▶ **Quoted passage**
Spoiler alert: This article contains spoilers from season two of Fx's Pose.
Representation is a double-edged sword. On the one hand, as consumers, we long to see ourselves reflected on screens large and small -- so much so, in fact, that we want the few glimmers of hope that do see the light of day to be all of the things that we've been missing. On the other hand, when the show or film or play doesn't meet our expectations, we sometimes refrain from lodging valid critiques against it, never wanting to endanger the life of a project. Stories by, about, and for Black and brown people, LGBTQ+ folk, and other traditionally marginalized groups need to be unassailable to ensure that similar projects have a chance at getting made, or so the thinking goes.
But after its finale episode which aired Tuesday night, it's time we talk about season two of FX's Pose. Because I got questions, and they all have to do with how the shocker death of Candy almost ruined the show.

▶ **Questions to answer**
**1)** Reproduce the passage of the Pose piece starting with "Representation is a" and going on through "ruined the show.".
**2)** Answer these questions from the Pose piece:
(a) Which season of the show does the spoiler alert cover?
(b) What does the writer call representation in its opening sentence?
(c) Whose death does the writer say almost ruined the show?

▶ **Supplied information**
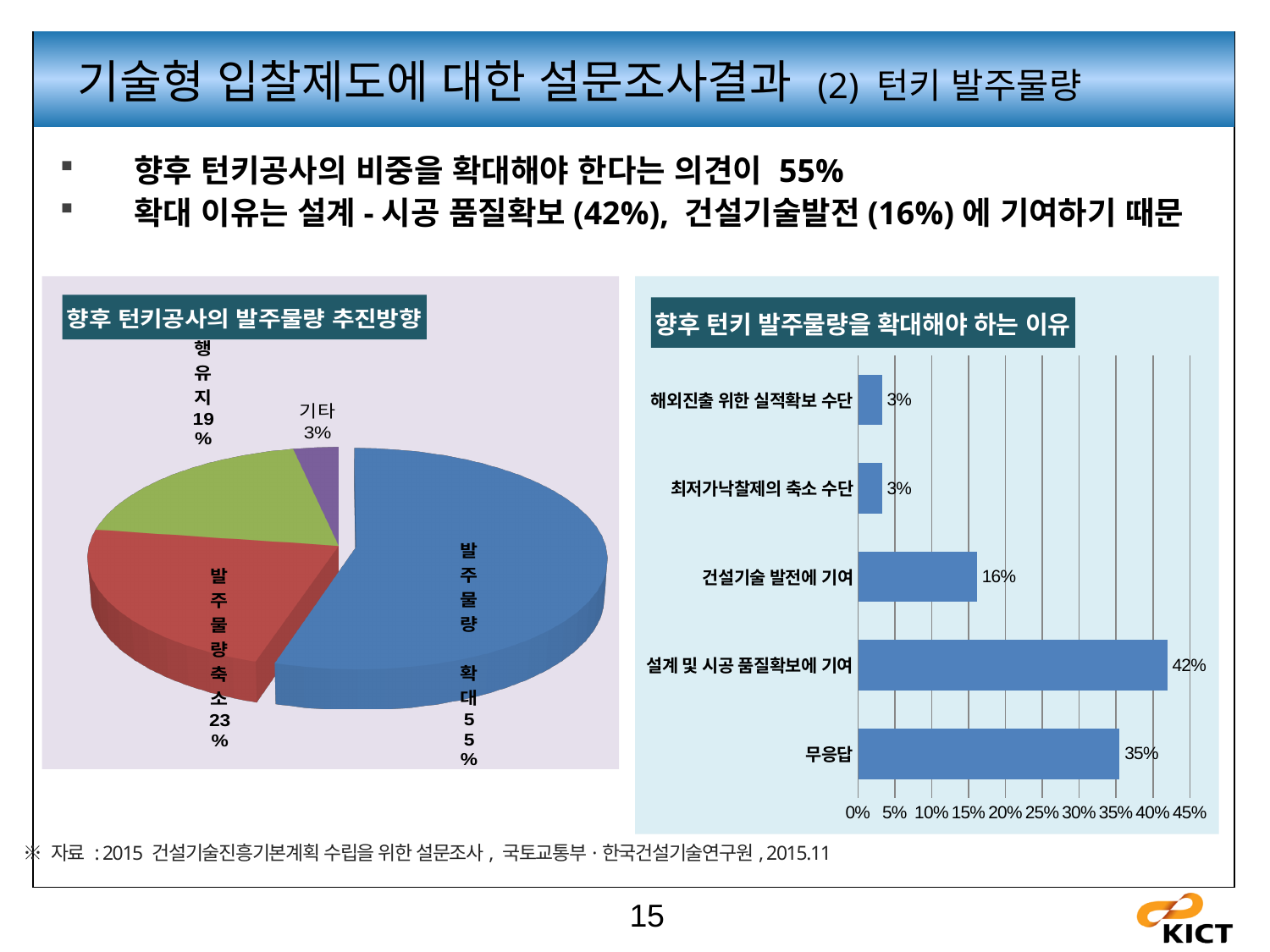
In the pie chart titled 향후 턴키공사의 발주물량 추진방향, which slice is the largest? 발주물량 확대 In the pie chart titled 향후 턴키공사의 발주물량 추진방향, what is the difference between the 발주물량 확대 and 발주물량 축소 shares? 32% What type of chart is the one titled 향후 턴키 발주물량을 확대해야 하는 이유? Bar chart In the bar chart titled 향후 턴키 발주물량을 확대해야 하는 이유, how many categories are shown? 5 In the pie chart titled 향후 턴키공사의 발주물량 추진방향, what share is labelled for 발주물량 확대? 55% In the pie chart titled 향후 턴키공사의 발주물량 추진방향, how many slices are there? 4 In the pie chart titled 향후 턴키공사의 발주물량 추진방향, what share is labelled for 기타? 3% In the bar chart titled 향후 턴키 발주물량을 확대해야 하는 이유, what is the value for 설계 및 시공 품질확보에 기여? 42% In the bar chart titled 향후 턴키 발주물량을 확대해야 하는 이유, what is the value for 무응답? 35% In the bar chart titled 향후 턴키 발주물량을 확대해야 하는 이유, which category has the highest value? 설계 및 시공 품질확보에 기여 In the pie chart titled 향후 턴키공사의 발주물량 추진방향, what share is labelled for 발주물량 축소? 23% In the bar chart titled 향후 턴키 발주물량을 확대해야 하는 이유, what is the value for 건설기술 발전에 기여? 16%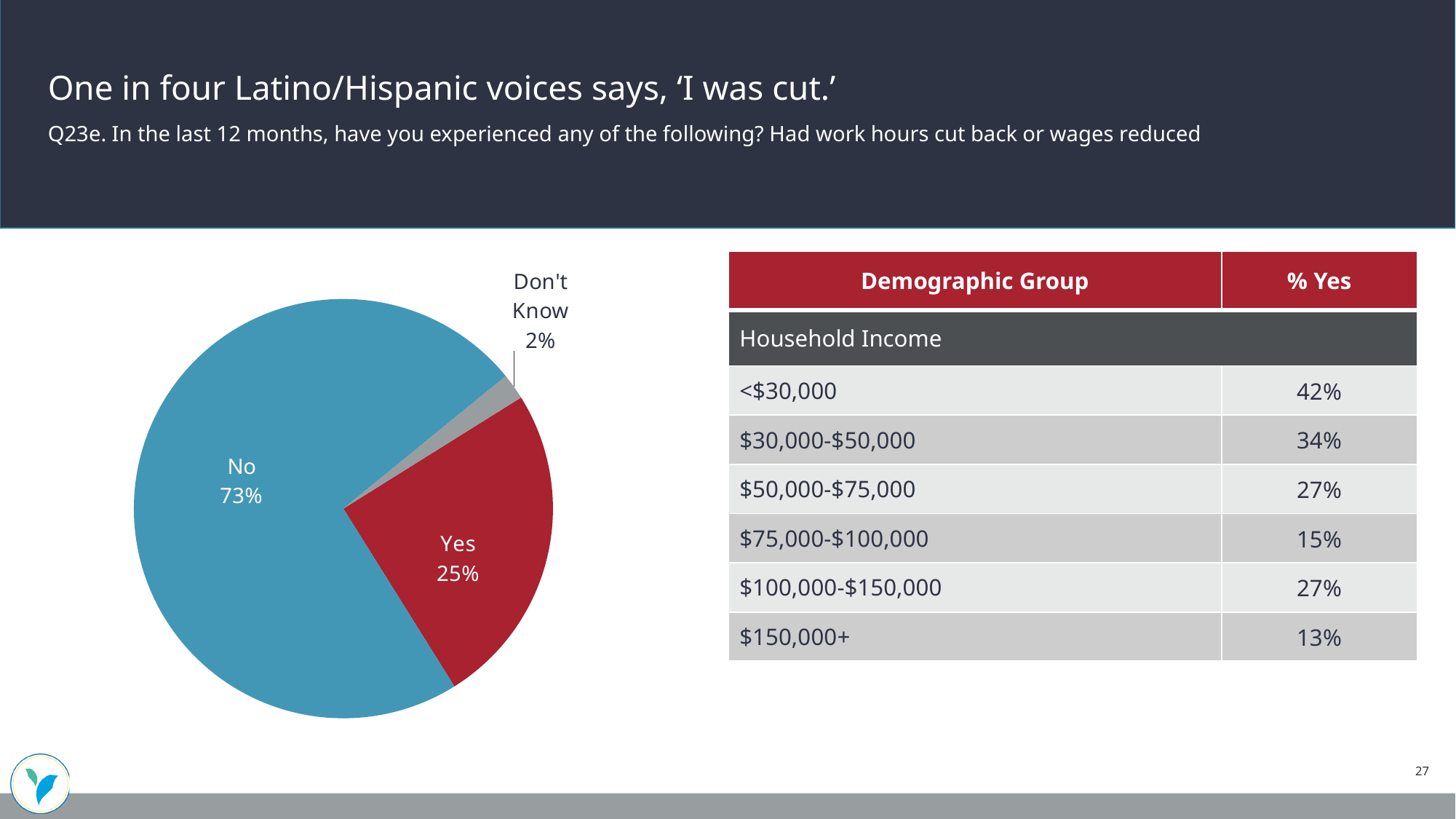
What kind of chart is shown on the slide? pie chart How many slices does the pie chart have? 3 What is the difference between the 'No' and 'Yes' shares in the pie chart? 48% What share of the pie chart is labelled 'No'? 73% What is the difference between the 'Yes' and 'Don't Know' shares in the pie chart? 23% Which slice of the pie chart is the largest? No What share of the pie chart is labelled 'Yes'? 25% What share of the pie chart is labelled 'Don't Know'? 2% What colour is the 'No' slice in the pie chart? blue What colour is the 'Yes' slice in the pie chart? red Which slice of the pie chart is the smallest? Don't Know Which is larger in the pie chart, the 'Yes' slice or the 'Don't Know' slice? Yes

▶ **Solutions**
**1)**
Representation is a double-edged sword. On the one hand, as consumers, we long to see ourselves reflected on screens large and small -- so much so, in fact, that we want the few glimmers of hope that do see the light of day to be all of the things that we've been missing. On the other hand, when the show or film or play doesn't meet our expectations, we sometimes refrain from lodging valid critiques against it, never wanting to endanger the life of a project. Stories by, about, and for Black and brown people, LGBTQ+ folk, and other traditionally marginalized groups need to be unassailable to ensure that similar projects have a chance at getting made, or so the thinking goes.
But after its finale episode which aired Tuesday night, it's time we talk about season two of FX's Pose. Because I got questions, and they all have to do with how the shocker death of Candy almost ruined the show.

**2)**
(a) Season two
(b) A double-edged sword
(c) Candy's